Given request 1:
According to the text on government debt and savings, how much in Treasury gilts maturing in 2025 did the UK's Debt Management Office sell on 1 July?
Given request 2:
Continue the text on government debt and savings from its final sentence.
===== Provided text =====
As with Starmer’s plan, the launch’s success would ultimately need to clear two high and arguably conflicting hurdles. These are the need to sell debt at a price that represents value to the taxpayer, but at a sufficiently high yield to entice savers.

Failing the former test would leave the government open to the charge of paying over the odds for finance. On 1 July, the day after the NS&I scheme was formally announced, the UK’s Debt Management Office sold £3.5bn Treasury gilts maturing in 2025, following an auction that was more than two times’ oversubscribed.

The average accepted price – also known as the non-competitive allotment price – was 0.281 per cent, with most of the debt placed with bidders below that level.

That’s far short of the highest-paying three-year savings accounts in the market today, and helps to explain why state-owned savings bank NS&I slashed the interest rates on many of its products last November. Put simply, cheaper debt capital is available.
===== Record extracts =====
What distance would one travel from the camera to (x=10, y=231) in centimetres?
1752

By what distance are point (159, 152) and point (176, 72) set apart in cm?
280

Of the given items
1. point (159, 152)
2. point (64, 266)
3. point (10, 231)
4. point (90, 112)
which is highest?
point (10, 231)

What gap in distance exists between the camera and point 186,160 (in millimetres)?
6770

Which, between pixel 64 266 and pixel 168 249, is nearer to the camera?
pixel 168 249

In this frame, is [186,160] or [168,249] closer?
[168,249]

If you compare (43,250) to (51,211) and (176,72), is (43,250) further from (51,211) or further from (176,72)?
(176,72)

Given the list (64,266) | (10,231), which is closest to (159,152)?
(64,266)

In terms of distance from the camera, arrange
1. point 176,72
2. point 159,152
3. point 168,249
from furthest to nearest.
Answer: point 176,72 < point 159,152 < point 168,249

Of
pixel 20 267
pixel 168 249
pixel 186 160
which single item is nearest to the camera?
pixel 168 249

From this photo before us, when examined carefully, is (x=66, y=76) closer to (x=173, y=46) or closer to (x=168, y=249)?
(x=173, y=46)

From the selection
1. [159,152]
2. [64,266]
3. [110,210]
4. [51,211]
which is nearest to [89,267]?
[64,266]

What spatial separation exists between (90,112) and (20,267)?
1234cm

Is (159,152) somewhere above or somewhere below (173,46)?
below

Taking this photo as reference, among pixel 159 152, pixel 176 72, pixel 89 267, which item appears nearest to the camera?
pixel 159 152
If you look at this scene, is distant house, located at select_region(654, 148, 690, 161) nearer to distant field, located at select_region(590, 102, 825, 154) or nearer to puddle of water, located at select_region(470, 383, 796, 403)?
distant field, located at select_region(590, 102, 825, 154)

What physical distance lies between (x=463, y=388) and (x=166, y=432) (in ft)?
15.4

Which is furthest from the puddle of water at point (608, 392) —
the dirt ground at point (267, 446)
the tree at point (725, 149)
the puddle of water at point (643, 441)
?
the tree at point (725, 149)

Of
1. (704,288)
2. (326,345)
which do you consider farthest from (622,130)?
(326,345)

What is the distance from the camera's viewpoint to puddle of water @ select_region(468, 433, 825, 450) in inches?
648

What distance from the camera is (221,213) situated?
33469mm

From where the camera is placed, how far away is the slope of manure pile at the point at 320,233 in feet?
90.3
=====
Task response 1:
£3.5bn

Task response 2:
But NS&I still has a massive deposit base to potentially draw from. According to Paragon Bank (PAG), whose three-year savings account pays a fixed interest rate of 1.21 per cent a year, UK savers have more than £800bn in accounts that pay less than 0.25 per cent.

To lure away some of this cash, NS&I would need to offer a higher savings rate than the broader market and even its own product range, which includes a direct savings account paying 0.15 per cent, and lottery ticket-like premium bonds.

This could prove a challenge. While the government recently sold £8bn-worth of bonds to institutional investors at an interest rate of 1.25 per cent, these mature in thirty years’ time. Though the 100 per cent government guarantee attached to the bonds are an attraction for many, returns are likely to be the key driver of investor appetite.  

“The timing may well be wrong for revealing the rate right now,” said Sarah Coles, a personal finance analyst at Hargreaves Lansdown. “Over the past few weeks, smaller banks have been competing hard at the top of the fixed rate savings tables, pushing the most competitive rates up. This is likely to die back as these banks fill their coffers, so NS&I may want to announce the rate at a time when it compares favourably to the best on the market.”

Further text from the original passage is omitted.